Maldije a aquel puto vampiro durante años, lo culpé de todas y cada una de las
catastróficas desdichas que me acontecieron. Hasta que alguien apareció,
alguien me quiso. Le entregué mi saco de penas para que lo llevara por mí
durante unos días, me dividí en dos. Una mitad se la entregué a él y la otra,
al laboratorio. Estaba allí, contemplando mi reflejo en la ventana, abrazada a
mí misma, cuando descubrí el elixir de la juventud.
Esperaba
a que la centrifugación diferencial terminara, pero no me replanteaba mi existencia;
la había dado por perdida. Suspiraba, una vez tras otra, veía las gotas
estrellarse contra mi otro yo, aquel cisne negro que se reía de mi patetismo,
que se arrancaba la piel a tiras sólo para verme sufrir. Tal vez, mi
imaginación, aún agónica tras la última estocada recibida por la bioquímica
semanas atrás, persistía en la idea de que Darcy aparecería, dejaría una carta
de disculpa en la mesa de laboratorio y se marcharía a caballo. Quién sabe, ni
siquiera la escuchaba ya.
La
centrifugación terminó, sonó un pitido estridente y dejé al cisne negro
practicando canibalismo consigo misma. Abrí el aparato, tomé mi disolución y la
filtré. Tiré el precipitado a la basura y, por último, me senté frente al tubo
de ensayo. Estaba harta de probar en ratas, quería ser inmortal y lo quería ya.

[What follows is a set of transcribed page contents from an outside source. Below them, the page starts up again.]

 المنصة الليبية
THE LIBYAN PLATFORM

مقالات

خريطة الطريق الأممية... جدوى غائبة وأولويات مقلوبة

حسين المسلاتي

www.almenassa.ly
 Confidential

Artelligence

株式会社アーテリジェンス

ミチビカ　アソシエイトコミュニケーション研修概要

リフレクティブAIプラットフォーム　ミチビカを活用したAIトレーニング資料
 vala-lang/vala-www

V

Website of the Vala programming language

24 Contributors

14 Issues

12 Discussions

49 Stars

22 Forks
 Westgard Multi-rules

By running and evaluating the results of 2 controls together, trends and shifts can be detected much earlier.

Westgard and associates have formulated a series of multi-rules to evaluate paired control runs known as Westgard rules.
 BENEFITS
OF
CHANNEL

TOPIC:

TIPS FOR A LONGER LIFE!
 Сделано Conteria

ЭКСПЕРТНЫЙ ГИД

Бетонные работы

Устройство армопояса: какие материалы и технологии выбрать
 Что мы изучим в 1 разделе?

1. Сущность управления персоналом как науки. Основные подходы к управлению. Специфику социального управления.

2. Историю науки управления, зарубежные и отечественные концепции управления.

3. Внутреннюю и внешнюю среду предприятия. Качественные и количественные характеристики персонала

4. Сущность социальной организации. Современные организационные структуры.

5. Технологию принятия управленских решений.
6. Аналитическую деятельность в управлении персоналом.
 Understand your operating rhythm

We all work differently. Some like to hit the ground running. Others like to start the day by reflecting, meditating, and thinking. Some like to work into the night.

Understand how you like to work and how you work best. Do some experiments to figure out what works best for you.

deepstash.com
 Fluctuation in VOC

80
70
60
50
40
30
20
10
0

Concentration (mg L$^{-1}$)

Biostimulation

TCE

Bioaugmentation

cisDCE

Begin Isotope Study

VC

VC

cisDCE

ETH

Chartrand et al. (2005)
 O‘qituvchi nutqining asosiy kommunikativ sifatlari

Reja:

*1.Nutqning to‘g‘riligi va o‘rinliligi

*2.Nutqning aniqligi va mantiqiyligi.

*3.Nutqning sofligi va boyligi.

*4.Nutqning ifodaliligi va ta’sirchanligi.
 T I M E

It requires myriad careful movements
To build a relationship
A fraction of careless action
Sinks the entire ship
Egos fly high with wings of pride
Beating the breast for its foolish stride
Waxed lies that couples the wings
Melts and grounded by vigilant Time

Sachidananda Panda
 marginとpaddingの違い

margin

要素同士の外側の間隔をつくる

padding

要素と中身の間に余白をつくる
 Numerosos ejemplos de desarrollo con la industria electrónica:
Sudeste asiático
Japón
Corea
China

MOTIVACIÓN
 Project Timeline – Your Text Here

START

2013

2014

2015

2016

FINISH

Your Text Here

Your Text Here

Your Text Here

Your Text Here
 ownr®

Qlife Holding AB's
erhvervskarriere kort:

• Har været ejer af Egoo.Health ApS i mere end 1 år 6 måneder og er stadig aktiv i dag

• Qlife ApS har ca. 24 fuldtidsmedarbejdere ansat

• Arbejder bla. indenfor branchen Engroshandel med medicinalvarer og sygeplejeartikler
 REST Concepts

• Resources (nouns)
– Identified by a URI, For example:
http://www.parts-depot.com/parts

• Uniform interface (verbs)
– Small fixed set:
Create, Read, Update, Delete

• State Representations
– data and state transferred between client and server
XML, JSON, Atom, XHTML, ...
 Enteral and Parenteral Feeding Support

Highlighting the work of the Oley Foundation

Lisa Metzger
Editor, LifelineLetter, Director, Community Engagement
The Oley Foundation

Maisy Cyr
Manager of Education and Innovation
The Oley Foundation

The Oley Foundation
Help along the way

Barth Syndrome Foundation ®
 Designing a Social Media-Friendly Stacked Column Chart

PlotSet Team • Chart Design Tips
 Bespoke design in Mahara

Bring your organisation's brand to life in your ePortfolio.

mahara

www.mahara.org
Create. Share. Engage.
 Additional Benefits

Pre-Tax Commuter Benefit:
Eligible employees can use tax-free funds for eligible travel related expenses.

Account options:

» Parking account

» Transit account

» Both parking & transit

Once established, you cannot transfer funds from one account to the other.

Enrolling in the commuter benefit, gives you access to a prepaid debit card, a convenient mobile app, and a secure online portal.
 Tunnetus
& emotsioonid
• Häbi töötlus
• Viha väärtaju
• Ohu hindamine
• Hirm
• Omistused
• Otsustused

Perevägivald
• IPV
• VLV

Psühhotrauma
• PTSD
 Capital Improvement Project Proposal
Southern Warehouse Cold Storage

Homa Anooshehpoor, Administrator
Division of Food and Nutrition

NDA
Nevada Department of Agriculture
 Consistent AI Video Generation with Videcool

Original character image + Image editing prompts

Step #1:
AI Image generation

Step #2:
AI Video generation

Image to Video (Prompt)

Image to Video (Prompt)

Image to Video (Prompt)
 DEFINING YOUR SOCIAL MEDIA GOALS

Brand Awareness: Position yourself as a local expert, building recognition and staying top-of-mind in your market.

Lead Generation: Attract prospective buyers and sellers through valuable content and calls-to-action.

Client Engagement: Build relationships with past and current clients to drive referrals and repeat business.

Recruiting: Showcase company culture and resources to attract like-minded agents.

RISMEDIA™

Sólo así podría abandonar mi vida sin mí, aquella obra absurda de la que era
protagonista pero sin una sola línea de guión a mi nombre. Sí, lo tenía claro.
No, no había dudas. Ya, ya conozco las consecuencias.
Acerqué
mi mano rápidamente al tubo que podría contener la solución universal, pero no
lo suficiente. Él siempre fue y será mucho más: más veloz, más atractivo, más
observador, más inteligente. Tomó el tubo y negó con la cabeza. Oh, y aquel
gesto de superioridad volvió a encender la llama de ira, sólo que ahora era un bosque
ardiendo a la luz de las estrellas.
-¡Maldito
hijo de puta! –grité, levantándome del taburete y dando un paso hacia su
esbelta figura con la mano preparada para el ataque.
Pero él
la tomó como si fuera otro tubo de ensayo, apretó con fuerza la muñeca y me
atrajo con un suave tirón.
-Pasan
los años y siguen sin favorecerte esas palabras. No quiero arrepentirme, Gala…
Le
escupí, y mi saliva fue directa a su mejilla afilada. Él me besó, abrió mi boca
con su lengua… Aquello era intolerable. Empleé mi mano libre en intentar
abofetearle, pero en vez de eso golpeé el tubo, que cayó al suelo. Una década
de trabajo echada a perder, y aquel psicópata chupasangres no dejaba de
besarme, tocarme, morderme. Todas mis cicatrices se abrieron como heridas mal
cosidas. No sé cuántas células tenía, pero sé a ciencia cierta que todas
gritaban “mátalo”. Él se adelantó, sin embargo. Agarró mi cuello con ambas
manos, jugó con él a su antojo y me mordió.
Me convirtió,
y ahora sé que lo único que siempre me favoreció fue la eternidad.